__FRAGMENTO DEL TEXTO__:
-- -- --
Quisiera recoger el final de tu intervención diciendo que en estos últimos tiempos la forma que se adapta mejor a mis gustos o necesidades no es la del Cristo de Grünewald sino la del Cristo muerto de Mantegna, en el que no hay ninguna espiritualización, en el que está presente el peso de la carne, del sufrimiento, del dolor y todo lo demás. Y no lo digo porque me guste el dolor, el sufrimiento o la muerte: al contrario, lo digo porque considero que no existe la posibilidad de comprender lo religioso precisamente en el sentido originario de la palabra, como ligadura, sin tener en cuenta el vínculo vertical, es decir, la relación con la tierra, con el cuerpo, con la animalidad. Creo firmemente que deberíamos recuperar todo esto, que constituye un sentido no antiguo, sino arcaico (tomado de la arché griega) de la religión. ¿Por qué me declaro cristiano? Porque considero que podemos recuperar este origen, este sentido de lo arcaico, de la animalidad, de lo terreno, a través de esta tradición religiosa en particular. A mí me gusta repetir siempre a mis amigos teólogos cristianos que yo vivo el cristianismo como experiencia religiosa de la religiosidad de todas las religiones, no sólo de las cristianas.
-- -- --
__INFORMACIÓN PROPORCIONADA__:

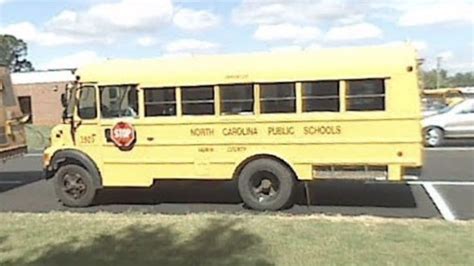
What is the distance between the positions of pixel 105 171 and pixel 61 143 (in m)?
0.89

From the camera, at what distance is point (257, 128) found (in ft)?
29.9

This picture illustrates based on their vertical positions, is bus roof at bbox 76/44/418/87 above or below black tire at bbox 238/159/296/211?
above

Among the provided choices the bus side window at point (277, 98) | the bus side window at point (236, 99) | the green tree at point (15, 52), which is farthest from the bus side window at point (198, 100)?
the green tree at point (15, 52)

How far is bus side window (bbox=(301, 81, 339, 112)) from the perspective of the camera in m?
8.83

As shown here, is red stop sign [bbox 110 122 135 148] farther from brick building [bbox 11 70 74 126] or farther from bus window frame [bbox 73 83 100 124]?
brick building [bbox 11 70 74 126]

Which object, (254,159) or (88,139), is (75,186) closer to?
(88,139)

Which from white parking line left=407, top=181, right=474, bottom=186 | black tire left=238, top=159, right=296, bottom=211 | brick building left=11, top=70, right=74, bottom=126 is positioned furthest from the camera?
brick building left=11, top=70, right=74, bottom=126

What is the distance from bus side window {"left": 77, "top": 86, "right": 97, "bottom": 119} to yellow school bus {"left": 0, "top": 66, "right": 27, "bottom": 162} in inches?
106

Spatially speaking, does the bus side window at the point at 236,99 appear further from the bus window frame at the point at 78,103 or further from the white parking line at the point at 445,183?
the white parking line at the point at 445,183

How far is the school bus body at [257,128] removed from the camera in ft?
-- -- --
__OBJETIVO A__: ¿Cómo quedaría en forma de lista breve, con sus ideas principales, el párrafo del fragmento que empieza con «Quisiera recoger el final»?
__OBJETIVO B__:
Responde a partir del fragmento, con una línea por respuesta:
(i) ¿Con qué Cristo se contrasta el Cristo muerto de Mantegna?
(ii) ¿De qué término griego se toma el sentido arcaico de la religión?
(iii) ¿A quiénes repite siempre la persona que habla cómo vive el cristianismo?
__OBJETIVO C__: ¿Puedes retomar el fragmento sobre el cristianismo y la religiosidad a partir de su última oración y continuarlo?

__RESULTADO FINAL A__:
- Hoy prefiero el Cristo muerto de Mantegna al Cristo de Grünewald, porque en él no hay espiritualización y está presente el peso de la carne, del sufrimiento y del dolor.
- No es por gusto del dolor ni de la muerte. Lo religioso, en su sentido originario de ligadura, no se comprende sin el vínculo vertical: la relación con la tierra, con el cuerpo y con la animalidad.
- Hay que recuperar ese sentido de la religión, que no es antiguo sino arcaico, tomado de la arché griega.
- Me declaro cristiano porque creo que esta tradición religiosa permite recuperar ese origen arcaico, animal y terreno.
- Vivo el cristianismo como experiencia religiosa de la religiosidad de todas las religiones, no sólo de las cristianas.

__RESULTADO FINAL B__:
(i) Con el Cristo de Grünewald.
(ii) De la arché griega.
(iii) A sus amigos teólogos cristianos.

__RESULTADO FINAL C__:
Además, hace ya tiempo que vengo insistiendo en la relación, casi diría de identidad, entre cristianismo y nihilismo. Nihilismo no como juego libre de la fatuidad, de la simbología... Este nihilismo no me interesa nada; yo hablo de un nihilismo fuertemente religioso, en el que asistimos a dos movimientos. Por un lado, el sentido de la ausencia de patria del que hablaban Hölderling y Heidegger, la heimatlosigkeit, que no es, tal y como yo lo veo, un fenómeno histórico sino un fenómeno estructural: el hombre ha nacido así. Por otro lado, algo que está ya en la bellísima definición del hombre que ofrece Platón a partir de una de etimología inventada: aquél que reflexiona sobre las cosas vistas. Yo le doy mucha importancia, no a excluir la reflexión, sino a mantenerla ligada a los sentidos y a intentar mostrar cómo nace precisamente de ahí, de este vínculo con la animalidad. A partir de aquí yo sugeriría una lectura de la relación con la naturaleza que nos permita un «estar al lado» que no sea un «estar juntos». Tú hablabas de pueblos europeos orgullosos de su diversidad y que quieren mantenerse diferentes; yo hablo de «estar al lado» sin estar bajo una misma ley, ni la ley romana ni la de la polis, pero tampoco la Torá ni la revelación. Se trata de intentar relativizar todas las leyes en tanto que mantienen una relación negativa con lo sagrado que se rechaza, con la tierra, con la naturaleza, con la animalidad. Esto nos podría liberar también de esa concepción del tiempo completamente plegada al futuro que es típica de Europa y de la modernidad y que procede del cristianismo paulino.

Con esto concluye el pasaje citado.